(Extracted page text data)
┏━━
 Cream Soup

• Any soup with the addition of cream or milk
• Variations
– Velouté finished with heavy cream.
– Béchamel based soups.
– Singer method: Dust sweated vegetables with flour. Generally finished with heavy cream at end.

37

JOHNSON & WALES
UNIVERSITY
┗━━
┏━━
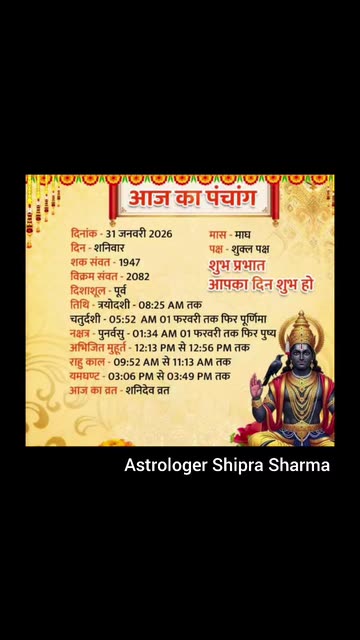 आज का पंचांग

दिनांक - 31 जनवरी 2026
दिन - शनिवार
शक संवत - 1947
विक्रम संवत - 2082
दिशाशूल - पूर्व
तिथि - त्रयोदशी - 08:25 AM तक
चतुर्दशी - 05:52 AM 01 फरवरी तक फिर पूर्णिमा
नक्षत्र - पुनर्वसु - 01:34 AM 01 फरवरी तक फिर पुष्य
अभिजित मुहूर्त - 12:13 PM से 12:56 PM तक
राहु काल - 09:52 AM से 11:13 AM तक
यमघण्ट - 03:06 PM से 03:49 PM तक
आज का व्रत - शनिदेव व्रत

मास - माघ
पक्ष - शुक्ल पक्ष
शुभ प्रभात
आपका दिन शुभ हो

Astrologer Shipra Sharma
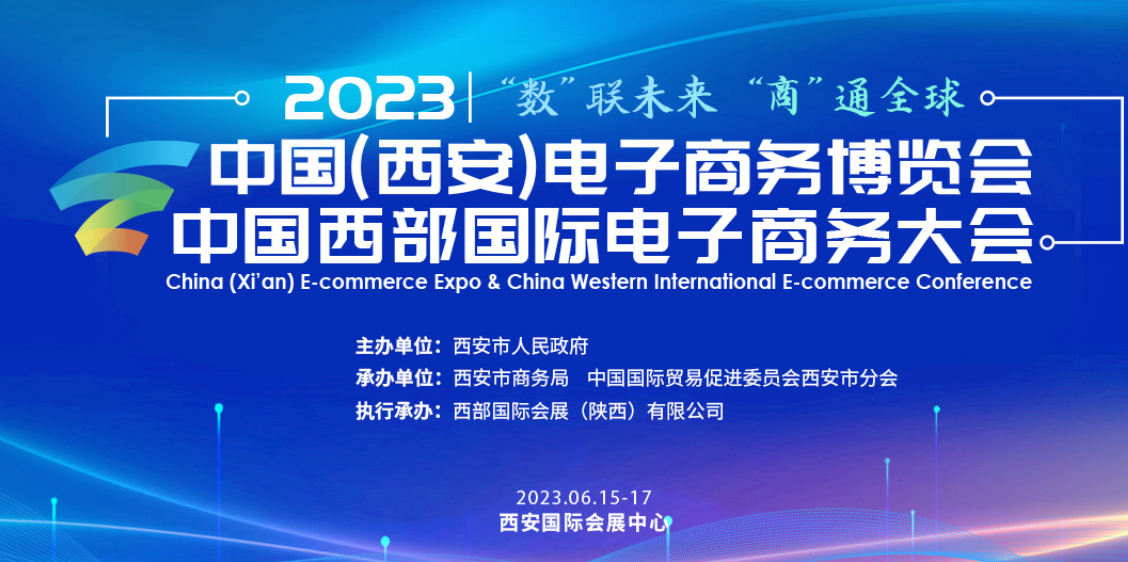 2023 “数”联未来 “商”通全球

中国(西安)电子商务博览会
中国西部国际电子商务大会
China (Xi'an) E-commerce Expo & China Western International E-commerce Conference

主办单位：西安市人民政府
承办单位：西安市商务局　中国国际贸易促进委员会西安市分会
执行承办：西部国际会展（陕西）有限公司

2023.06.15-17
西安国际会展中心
┗━━
** TASK **
The copy should hold only the lines from the one with "अभिजित मुहूर्त - 12:13 PM से 12:56 PM तक" through the one with "执行承办：西部国际会展（陕西）有限公司", exactly as they stand above. Leave out the pictures.

** RESULT OF THE EXERCISE **
अभिजित मुहूर्त - 12:13 PM से 12:56 PM तक
राहु काल - 09:52 AM से 11:13 AM तक
यमघण्ट - 03:06 PM से 03:49 PM तक
आज का व्रत - शनिदेव व्रत

मास - माघ
पक्ष - शुक्ल पक्ष
शुभ प्रभात
आपका दिन शुभ हो

Astrologer Shipra Sharma
 2023 “数”联未来 “商”通全球

中国(西安)电子商务博览会
中国西部国际电子商务大会
China (Xi'an) E-commerce Expo & China Western International E-commerce Conference

主办单位：西安市人民政府
承办单位：西安市商务局　中国国际贸易促进委员会西安市分会
执行承办：西部国际会展（陕西）有限公司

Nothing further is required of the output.